Mais ce choix en apparence budgétaire est en fait très politique à au moins deux titres. Le premier est que le gouvernement préempte la seule ressource éventuellement disponible pour une réforme des régimes de protection sociale. L’ex ministre du Budget Christian Eckert avait ainsi rappelé l’année dernière que la dette de la Sécu étant éteinte en 2025, le flux annuel de la CRDS, soit environ 24 milliards, serait disponible. « On pouvait penser disposer de 12 milliards pour les retraites et de 12 autres pour la dépendance. Et bien c’est fini, envolé ! », commente Henri Sterdyniak des Economistes Atterrés. Faute de financement, il y a fort à parier que les prochains débats en matière de protection sociale porteront sur la manière de réduire les dépenses, c’est-à-dire les droits des assurés, en commençant par les plus importantes : retraites, santé (et donc hôpitaux), famille, chômage. Le jour d’après ressemblera donc aux jours d’avant… l’an 2000 !

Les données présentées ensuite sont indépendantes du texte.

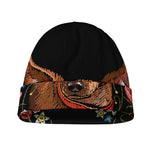 Embroidery Chihuahua And Flower Print Beanie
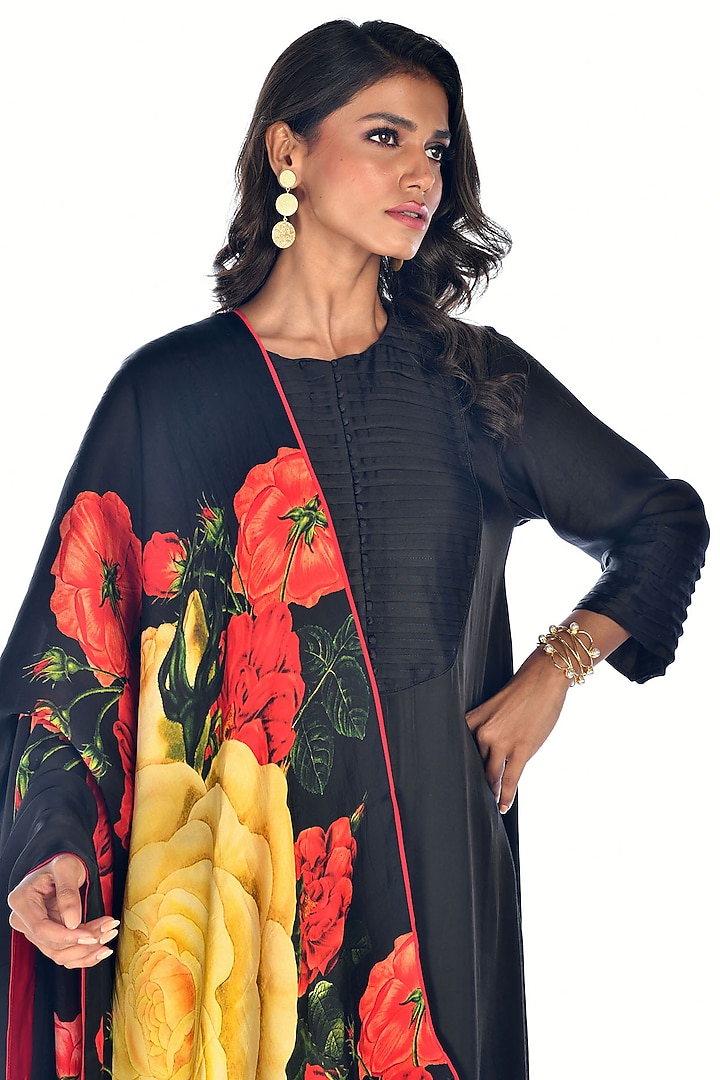 Black Satin Georgette Digital Printed Kurta Set by Isadaa by Rotna Dutt at Pernia's Pop Up Shop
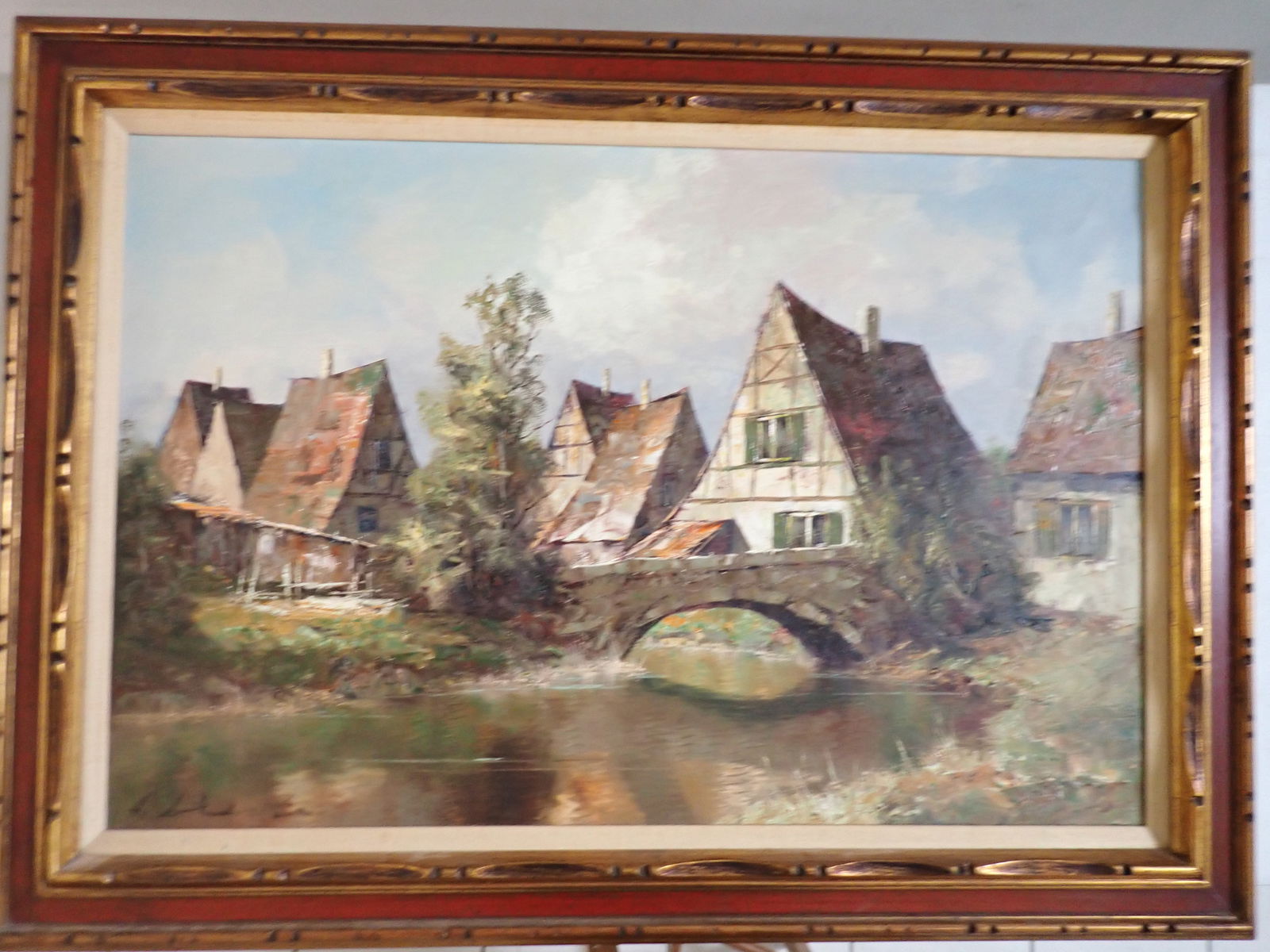 HF Dienst Village with Stone Arched Bridge and River Oil on Canvas (1 of 5)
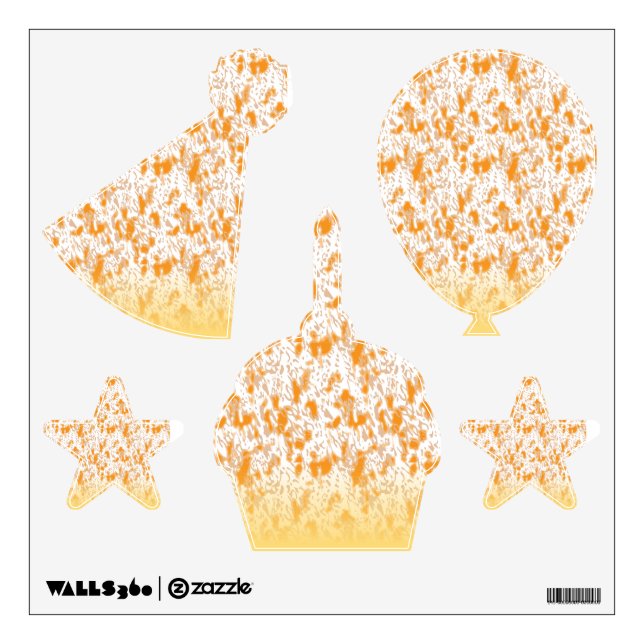 Textile pattern featuring a vibrant orange and gol wall decal (Front)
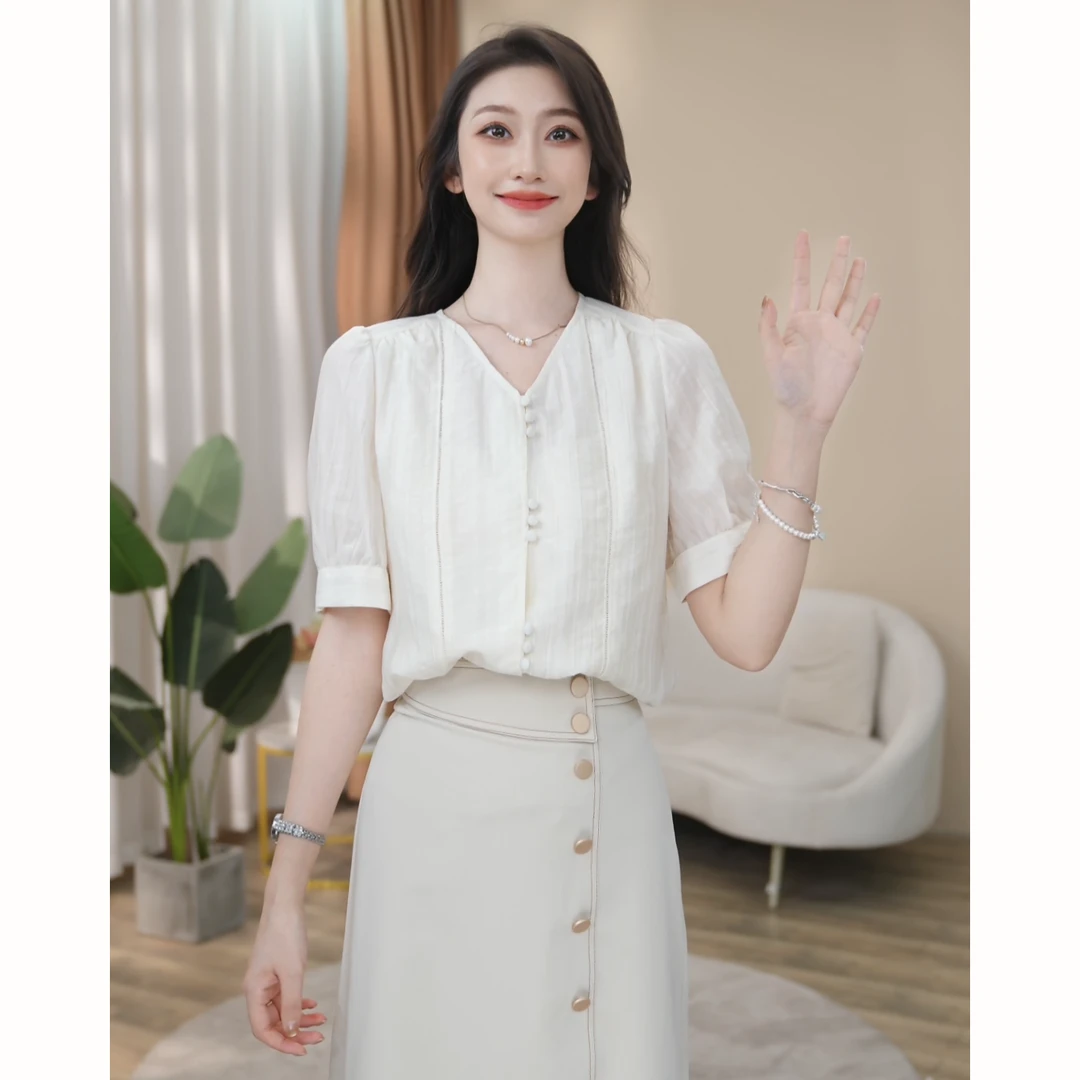 【曼贝】气质风短袖衬衫女时尚百搭设计感职业上衣8492232【甜甜】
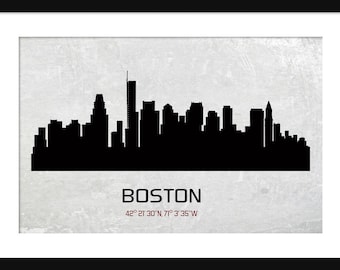 Boston Skyline Silhouette Grunge Print Poster Map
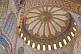 Image of Interior domes, Islamic caligraphy and artwork in the Sultan Ahmet Camii, or Blue Mosque.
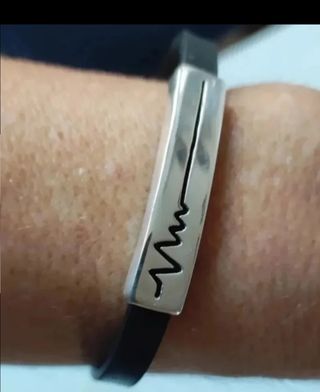 Pulseras cuero plata - 3uds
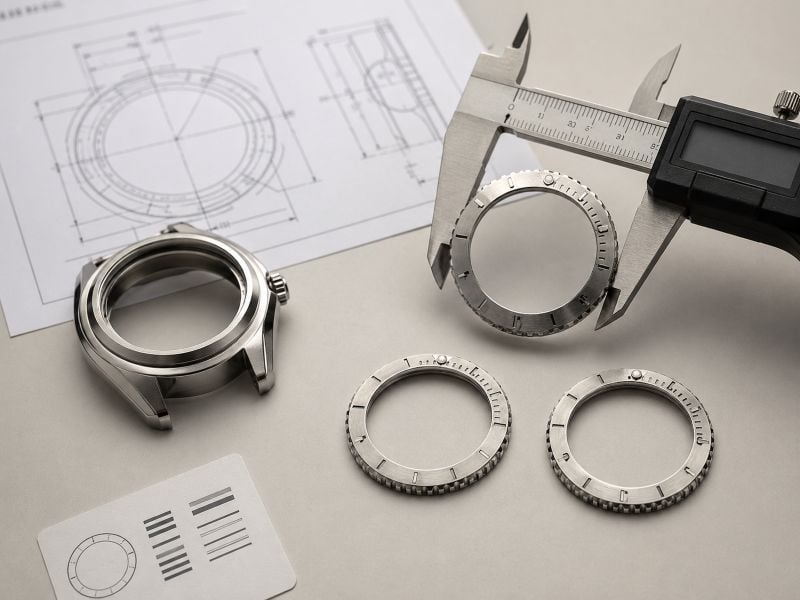 Watch parts with measurement tools displayed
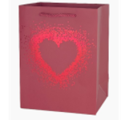 Пакет подарочный Сердце металл 32*26*10см винный
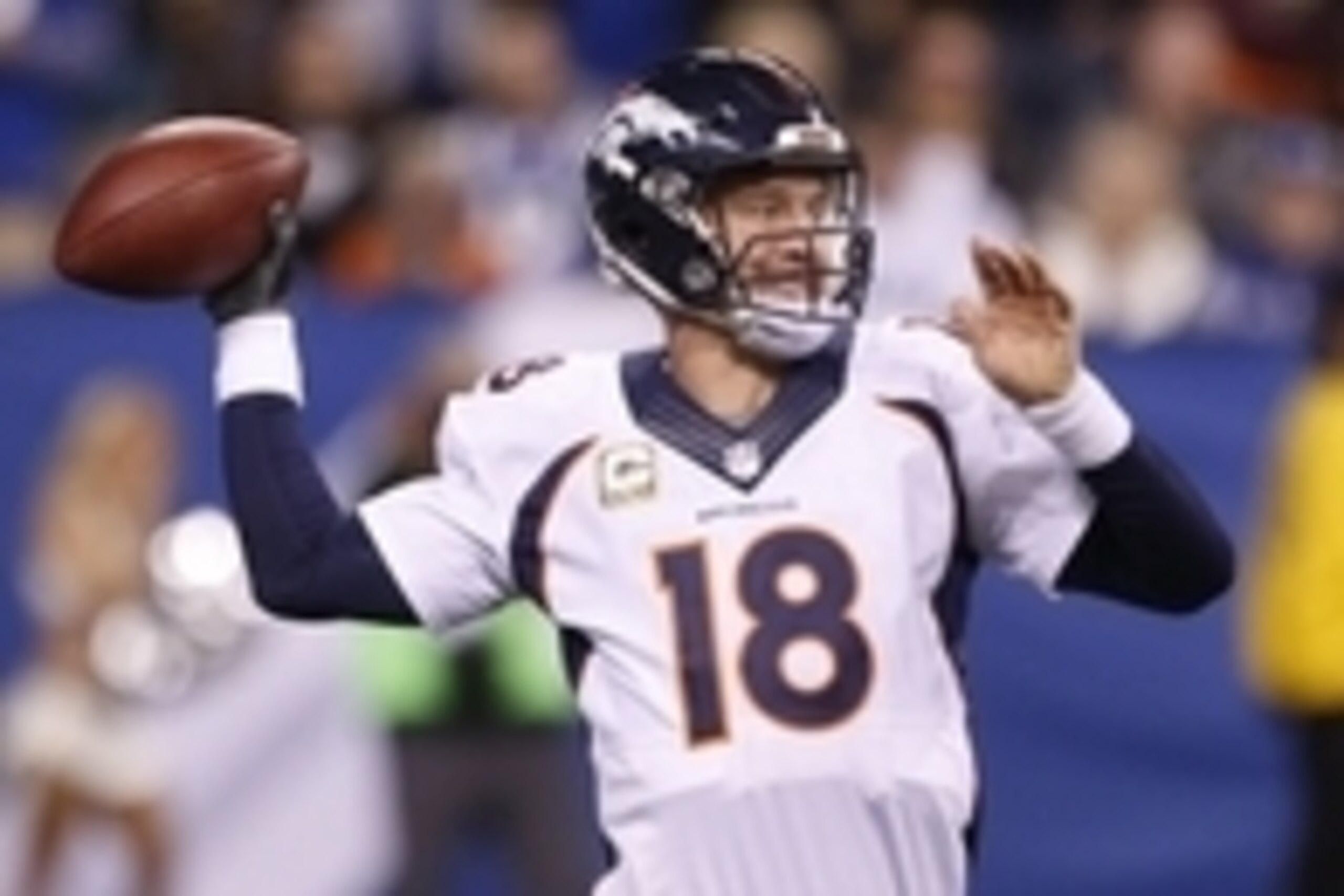 Nov 8, 2015; Indianapolis, IN, USA; Denver Broncos quarterback Peyton Manning (18) throws a pass against the Indianapolis Colts at Lucas Oil Stadium. Indianapolis defeats Denver 27-24. Mandatory Credit: Brian Spurlock-USA TODAY Sports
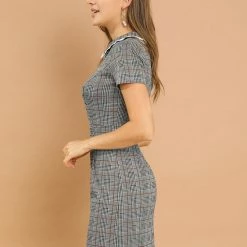 Allegra K Women‘s Short Sleeve Contrast Collar Slim Fit Stretchy Houndstooth Mini Dress 32 Allegra K Women‘s Short Sleeve Contrast Collar Slim Fit Stretchy Houndstooth Mini Dress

Le second porte sur le devenir de la dette publique post-Covid. Pour aider les Etat et les entreprises, la Banque centrale européenne a acquis depuis mars près de 750 milliards d’euros d’obligations publiques et privées, et pourrait en acquérir 600 milliards de plus dans les mois à venir, et jusqu’en 2022, rémunérées à un taux proche de 0%. Le débat n’est pas tranché pour savoir si elle pourrait les conserver indéfiniment dans ses comptes. Mais quoiqu’il en soit, ce ne sera pas le cas des 136 milliards d’obligations qui seront émises par la Cades qui, elle, remboursera : « foi d’animal, intérêt et principal », près du quart de la dette publique française consécutive à la crise économique, évaluée pour l’instant à 400 milliards d’euros… La Sécu paiera donc, c’est un dogme, comme si l’argent des dépenses sociales portait des péchés à expier par principe. Là encore, on en revient au monde d’avant, celui où « il n’y a pas d’argent magique ». Mais c’est faute d’imagination et de volonté.